Yes, you can use third-party cloud storage services that collect personal information in Massachusetts, but you must ensure that the service provider is capable of maintaining appropriate security measures to protect such personal information consistent with the requirements of Massachusetts regulations [1.1].

According to 201 CMR 17.03(2)(f)1, you must take reasonable steps to select and retain third-party service providers that are capable of maintaining appropriate security measures to protect such personal information consistent with 201 CMR 17.00 and any applicable federal regulations [1.1]. Additionally, 940 CMR 27.03(4) requires that you take reasonable steps to verify that any third-party service provider with access to personal information has the capacity to protect such personal information in the manner provided for in 201 CMR 17.03 [4.1].

Therefore, if you are using third-party cloud storage services that collect personal information in Massachusetts, you must ensure that the service provider is capable of maintaining appropriate security measures to protect such personal information consistent with the requirements of Massachusetts regulations.
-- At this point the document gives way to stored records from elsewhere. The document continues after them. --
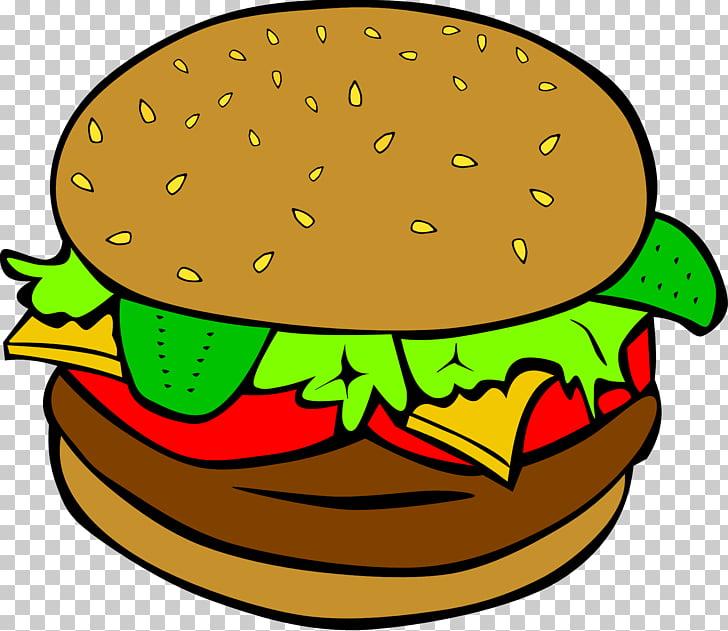 McDonald\'s Hamburger Cheeseburger , Details s PNG clipart.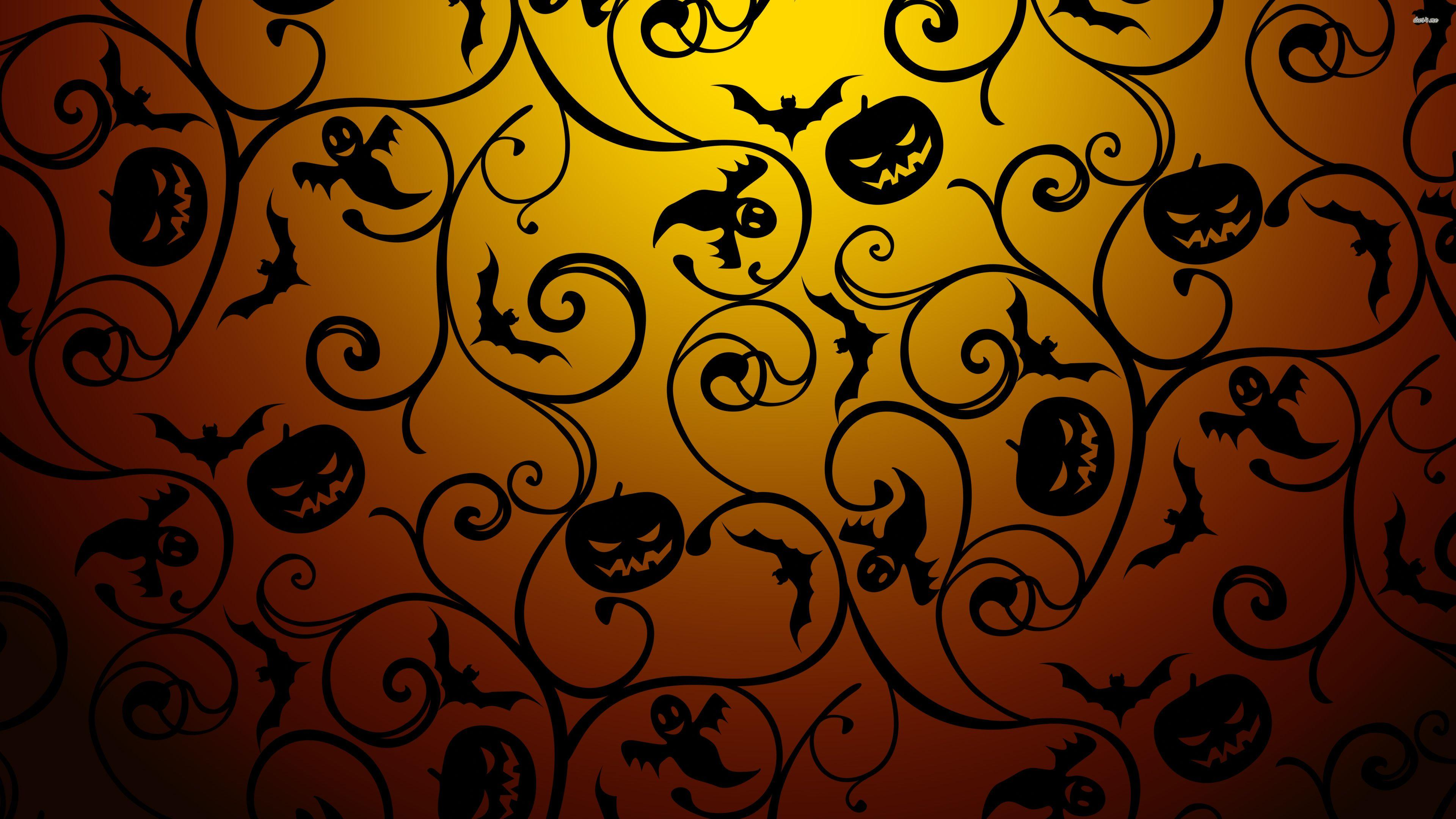44556-black-halloween-pattern-3840×2160-holiday-wallpaper ...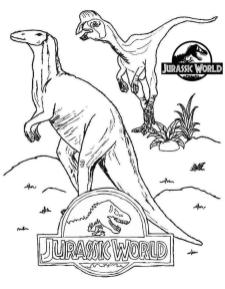 Jurassic World Coloring Pages Free 8fre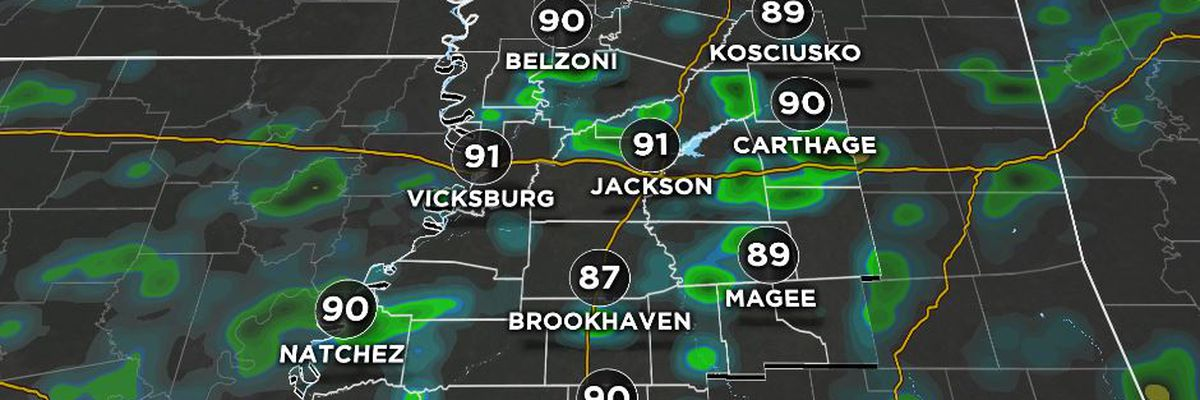 First Alert Forecast: August heat, steam lead to afternoon downpours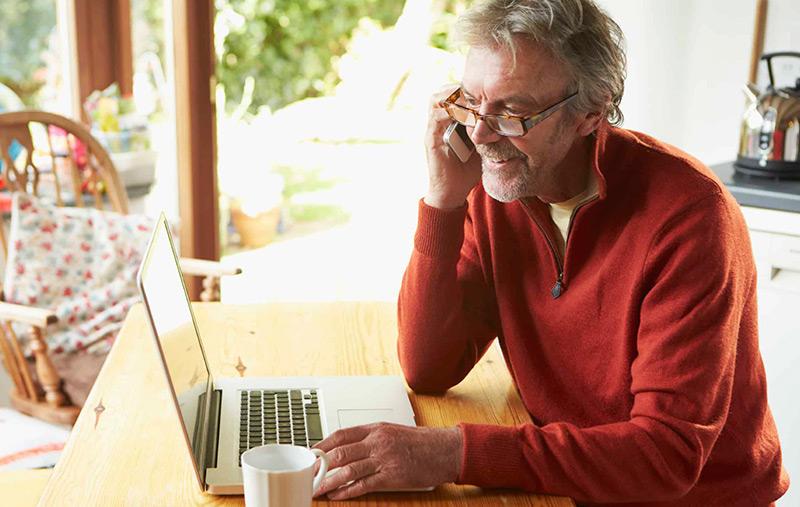 Pożyczka RRSO 0 – jak obliczyć rzeczywisty koszt kredytu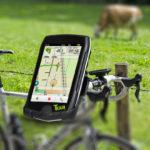 Jaka nawigacja do roweru? Jaką kupić nawigację?
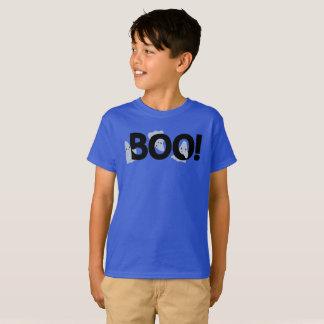 Spooky Cartoon Ghosts Haunted Boo Halloween T-Shirt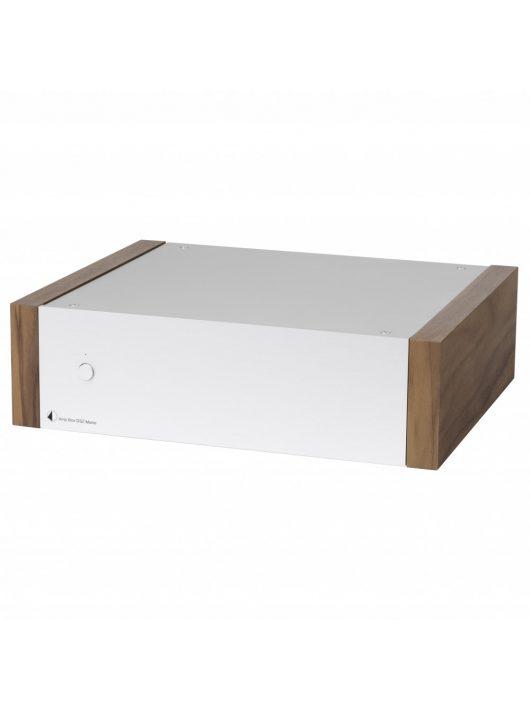 Pro-Ject Amp Box DS2 Mono végfok, fa oldallapal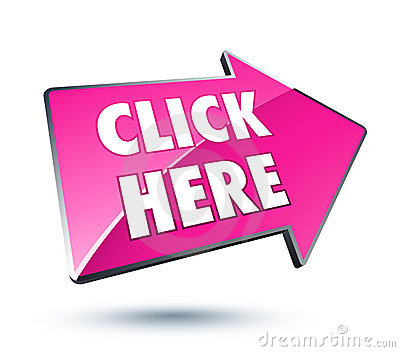 Click Here Arrow Icon Royalty Free Stock Image - Image: 11873966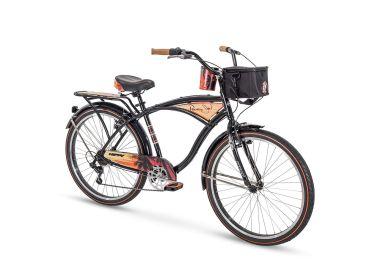 Panama Jack™ Men's Beach Cruiser Bike, Black, 26-inch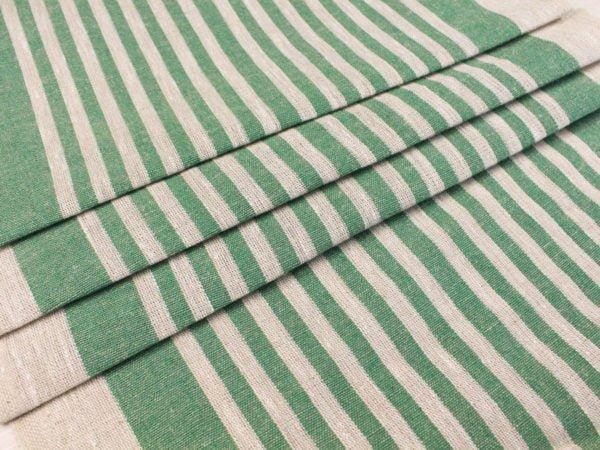 Фото 7 - Ткань льняная декоративная в полоску (зеленая).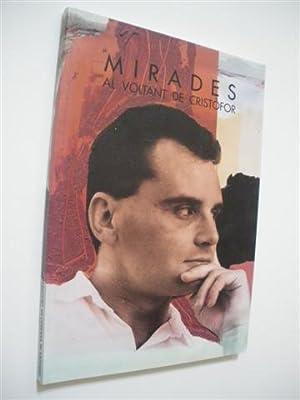 MIRADES AL VOLTANT DE CRISTÒFOR: MARTÍ ADELL -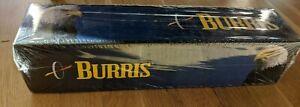 Burris Fullfield II 6.5-20x50 Ballistic Mil-Dot Reticle  200193 Scope New in Box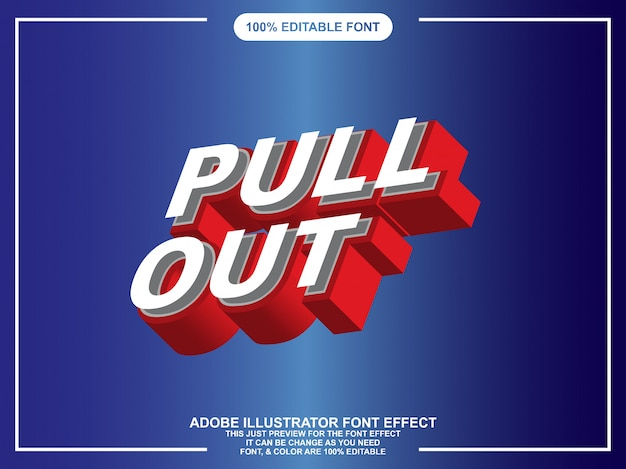 Modern 3d editable text effect for illustrator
Requirements for Protecting Personal Information

Under Massachusetts regulations, every person that owns or licenses personal information about a resident of the Commonwealth must develop, implement, and maintain a comprehensive information security program that contains administrative, technical, and physical safeguards that are appropriate to the size, scope, and type of business [1.1].

The safeguards contained in such program must be consistent with the safeguards for protection of personal information and information of a similar character set forth in any state or federal regulations by which the person who owns or licenses such information may be regulated [1.1].

The comprehensive information security program must include, but not be limited to, designating one or more employees to maintain the program, identifying and assessing reasonably foreseeable internal and external risks to the security of personal information, developing security policies for employees relating to the storage, access, and transportation of records containing personal information outside of business premises, imposing disciplinary measures for violations of the program rules, preventing terminated employees from accessing records containing personal information, overseeing service providers, and regular monitoring to ensure that the program is operating in a manner reasonably calculated to prevent unauthorized access to or unauthorized use of personal information [1.1].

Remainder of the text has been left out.